What does that mean and what are we testing? In non-technical terms, we test how likely it is that the results came about by accident. If the probability is high (p > .05) that the results happen to be random, then we do not discard the H₀. If the likelihood is low (p < .05) that the results came about randomly, then we discard the H₀ and assume the H₁ instead! To better understand this logic, we will discuss probabilities and their role in quantitative research.

EXERCISE TIME!

What four characteristics do hypotheses have?

Answer

They are are falsifiable (either true or false), they are testable, they are unambiguous, and they are inherently consistent (logically coherent).

Come up with (a) three directed hypotheses and (b) three non-directed hypotheses.

Answer (examples)

Directed
In a 100 meter dash, Martin runs faster than Jack.
In informal conversations, Martin uses fewer swearwords than Michael.
Per minute, Martin can produce more words than Erich.

Non-directed
Martin and Michael differ in their use of swear words.
Martin and Erich differ in their speech speed.
Stefan and Martin differ in their need for sleep.

Oftentimes, it is not that easy to differentiate between hypotheses and other types of statements. Find a partner and come with statements that are not hypotheses and discuss why these statements are not hypotheses.
Find a partner and come up with statements that can be classified as both hypotheses and non-hypotheses and be prepared to explain your reasoning to the group.

2.2 Data and Research Designs

In the previous section, we have dealt with hypotheses and in this section, we want to focus on how we can test hypotheses. To this end, we will focus on data and different research designs.

Before we turn to different designs that are used to test hypotheses, however, let us briefly talk about the terms sample and population as this will be important to our discussion of how we can test hypotheses. A sample is a selection from a population that should reflect the features of the population one is interested in. We speak of a population instead of the population, because there are many different populations and we need to be very conscious about what population we are able to infer something about. For example, if the sample includes only Germans between 20 and 30, then the population the sample is drawn from is not the totality of all Germans, but only the population of Germans between 20 and 30 at this point in time. Of course, this is very simplistic, as other factors are ignored in this example.

Research Designs

Now that the terms sample and population are clear, we can continue to think about how we could test hypotheses.
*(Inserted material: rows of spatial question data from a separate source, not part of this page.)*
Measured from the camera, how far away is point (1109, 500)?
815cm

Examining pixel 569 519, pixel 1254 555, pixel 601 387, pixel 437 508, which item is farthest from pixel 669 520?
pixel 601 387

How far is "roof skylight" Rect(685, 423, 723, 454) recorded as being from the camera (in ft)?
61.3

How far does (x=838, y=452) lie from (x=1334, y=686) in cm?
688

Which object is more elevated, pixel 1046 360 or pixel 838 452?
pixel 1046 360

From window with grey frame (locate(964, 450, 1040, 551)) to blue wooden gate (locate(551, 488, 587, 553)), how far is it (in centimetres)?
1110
In the empirical sciences, we try to answer questions we have by analyzing data. However, before we can attempt to answer a question and test if we are right with the answer we have in mind (our hypothesis), we have to decide on how to tackle the question. Thus, we have to come up with a plan about how to test our hypothesis. This plan is called a research design. The research design informs how to collect the data.
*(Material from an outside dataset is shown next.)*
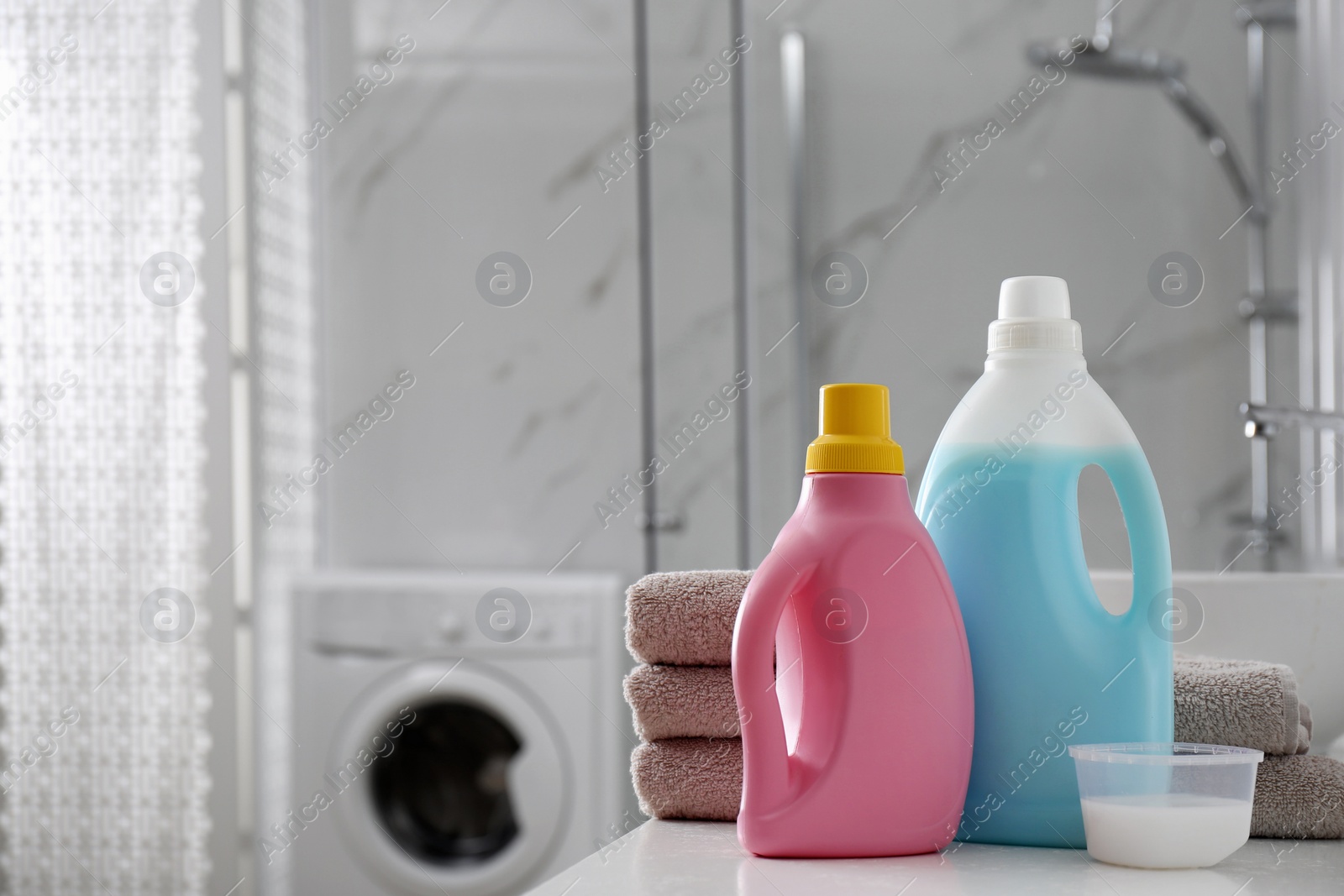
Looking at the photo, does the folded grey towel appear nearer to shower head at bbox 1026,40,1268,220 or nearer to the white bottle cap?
the white bottle cap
Research design vs data analysis

In contrast, data analysis focuses on how the data are analyzed, for instance if we want to take a qualitative or quantitative approach to analyzing the data. The analytic approach can, and often does, impact the choice and realization of the research design. As such, research design and data analysis are separate steps. This is why it does not make sense to speak of a qualitative or a quantitative research design. Rather, we can use any type of research design and then use a qualitative and/or a quantitative approach to analyze it. However, data collected using certain research designs, for example experimentation, are predominantly analyzed using quantitative rather than qualitative analyses - in contrast, data collected via interviews are more commonly (but certainly not exclusively, analyzed using a qualitative approach.

Types of research designs

After coming up with a research question and a hypothesis, the next step typically consists in collecting the right type of data. There are different ways to collecting data and these different ways to collect data represent different research designs. We cannot go over all the different designs (and they can be combined, for instance, introspection is often a part of questionnaire designs), but we will focus and briefly discuss the most common ones.
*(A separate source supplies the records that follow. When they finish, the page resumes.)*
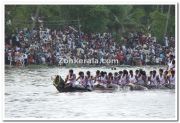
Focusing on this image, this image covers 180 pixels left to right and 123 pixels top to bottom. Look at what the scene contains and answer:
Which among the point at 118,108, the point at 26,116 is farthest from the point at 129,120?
the point at 26,116

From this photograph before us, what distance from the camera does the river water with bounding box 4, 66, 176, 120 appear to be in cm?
2323

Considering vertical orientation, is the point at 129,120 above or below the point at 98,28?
below

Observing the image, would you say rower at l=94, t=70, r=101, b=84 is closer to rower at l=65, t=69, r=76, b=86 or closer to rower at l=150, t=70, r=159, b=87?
rower at l=65, t=69, r=76, b=86

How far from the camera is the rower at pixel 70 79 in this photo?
79.4 ft

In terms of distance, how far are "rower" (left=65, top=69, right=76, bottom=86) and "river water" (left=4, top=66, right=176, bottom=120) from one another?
4.2 inches

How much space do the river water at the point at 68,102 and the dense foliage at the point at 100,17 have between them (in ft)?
2.88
In general, we can distinguish between experimental and observational designs. In contrast to observational designs (which can only confirm correlations, i.e. that X and Y occur together), experimental designs are more powerful in that they can determine causality (i.e., if X causes Y). We the most common research designs in the language sciences are

experimental
- experimental designs (e.g., reaction times, eye-tracking)
observational
- behavioral designs (e.g., corpora)
- archival/reviews (e.g., grammars, systematic literature reviews)
- introspection (e.g., grammaticality judgements)
- questionnaire designs (e.g., elicitation via surveys and questionnaires)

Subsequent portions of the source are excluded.